Un seul de ces collègues accepte de témoigner et le fait par écrit.
8. Le 10 mai 2023, la partie adverse communique au requérant le nouveau témoignage recueilli et invite l’intéressé à faire part de ses observations à ce sujet par écrit.
9. Le 22 mai 2023, le requérant, par le biais de son conseil, communique ses observations.
10. Le 26 septembre 2023, C. G., directrice générale adjointe a.i. du service général de l’Enseignement organisé de la partie adverse, notifie au requérant une proposition de sanction de la démission disciplinaire.
11. Le 18 octobre 2023, le requérant introduit un recours devant la chambre de recours.
12. Le 11 décembre 2023, la chambre de recours entend le requérant accompagné de son conseil et rend, le même jour, par une majorité de trois voix contre deux recueillies au scrutin secret, qu’il n’y a pas lieu de sanctionner disciplinairement le requérant.
VIIIr – 12.511 – 3/12
13. Le 1er février 2024, le conseil WBE s’écarte de l’avis de la chambre de recours et décide d’infliger au requérant la sanction disciplinaire de la démission disciplinaire.

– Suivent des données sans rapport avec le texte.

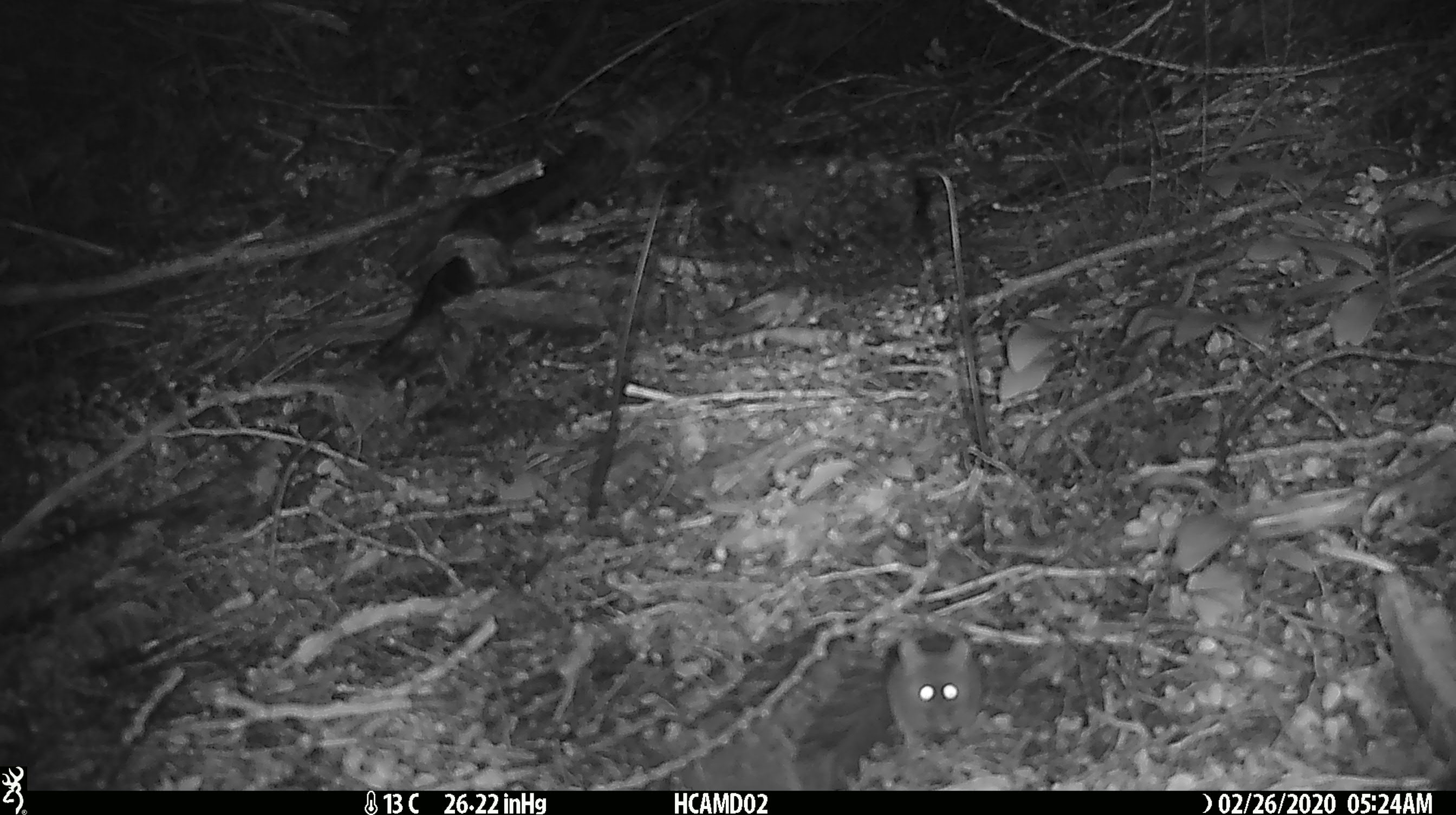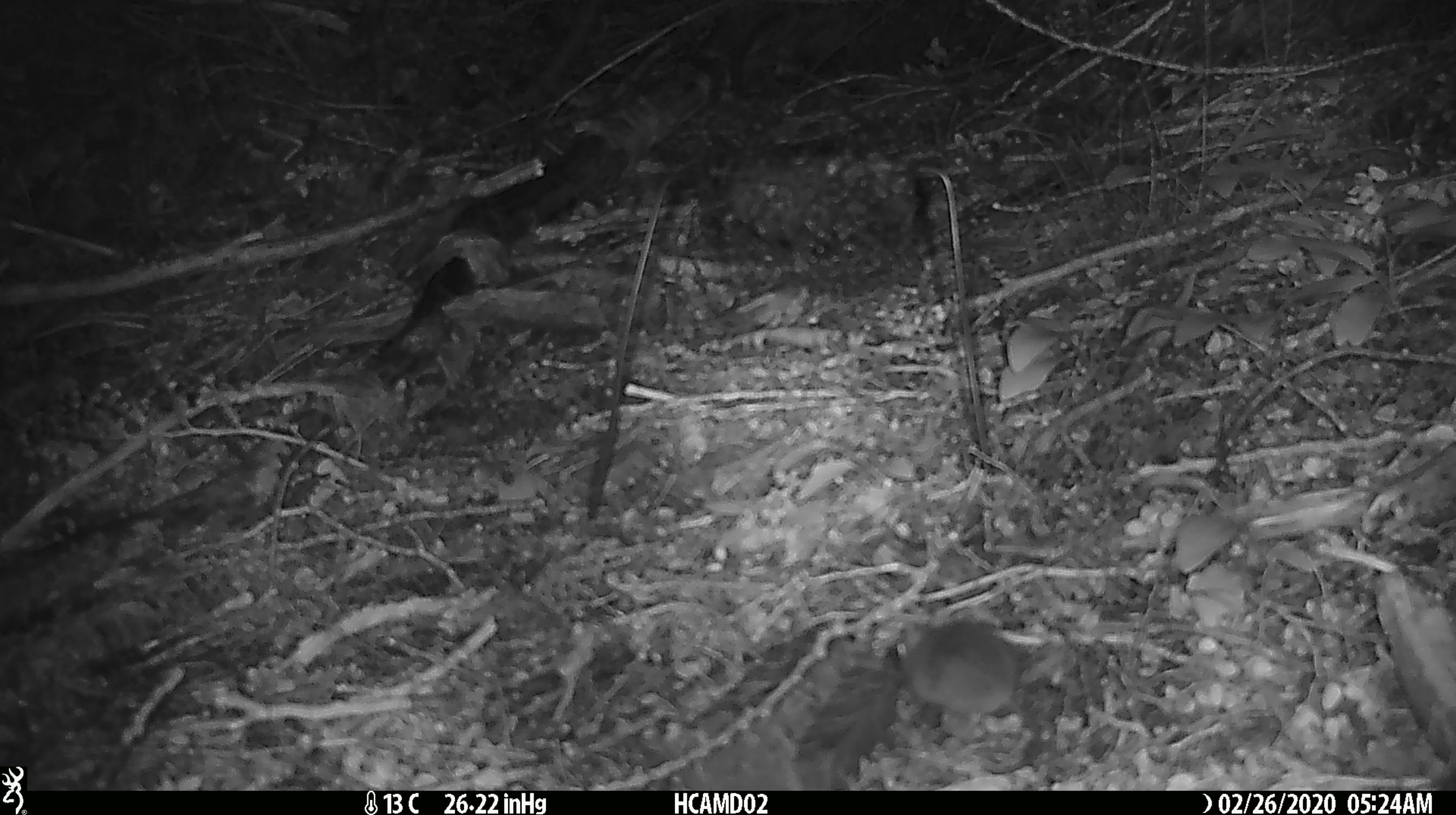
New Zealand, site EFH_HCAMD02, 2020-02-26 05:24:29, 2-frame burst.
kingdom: Animalia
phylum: Chordata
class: Mammalia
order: Rodentia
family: Muridae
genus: Mus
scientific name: Mus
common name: mouse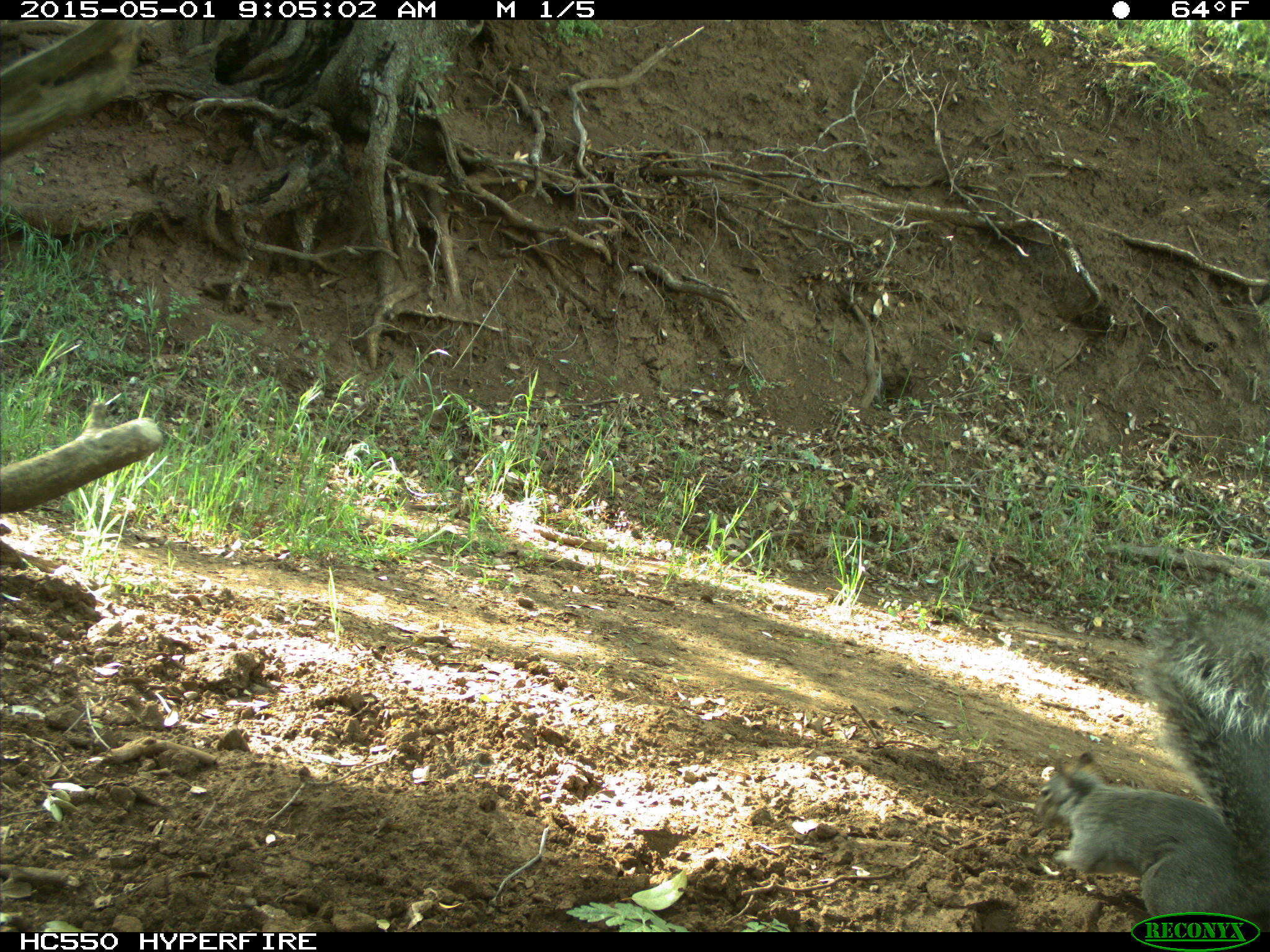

Il s’agit de l’acte attaqué.
IV. Conditions de la suspension
Conformément à l’article 17, § 1er, alinéa 2, des lois sur le Conseil d’État, coordonnées le 12 janvier 1973, la suspension de l’exécution d’une décision administrative suppose deux conditions, une urgence incompatible avec le délai de traitement de l’affaire en annulation et l’existence d’au moins un moyen sérieux susceptible, prima facie, de justifier l’annulation de cette décision.
V. Urgence
V.1. Thèses des parties
V.1.1. La requête
Le requérant expose s’être vu notifier une peine disciplinaire extrêmement lourde qui met définitivement un terme à sa carrière au sein de l’enseignement organisé par la partie adverse. Il soutient que l’exécution immédiate de l’acte attaqué entraîne sans conteste un inconvénient d’une rare gravité. Il indique avoir perdu son emploi et se trouver dès lors privé, du jour au lendemain, de toute rémunération y afférente par l’effet de la démission disciplinaire contenue dans cet acte. Il allègue que le cours normal de la procédure au fond ne permet pas qu’un arrêt d’annulation puisse valablement prévenir cet inconvénient.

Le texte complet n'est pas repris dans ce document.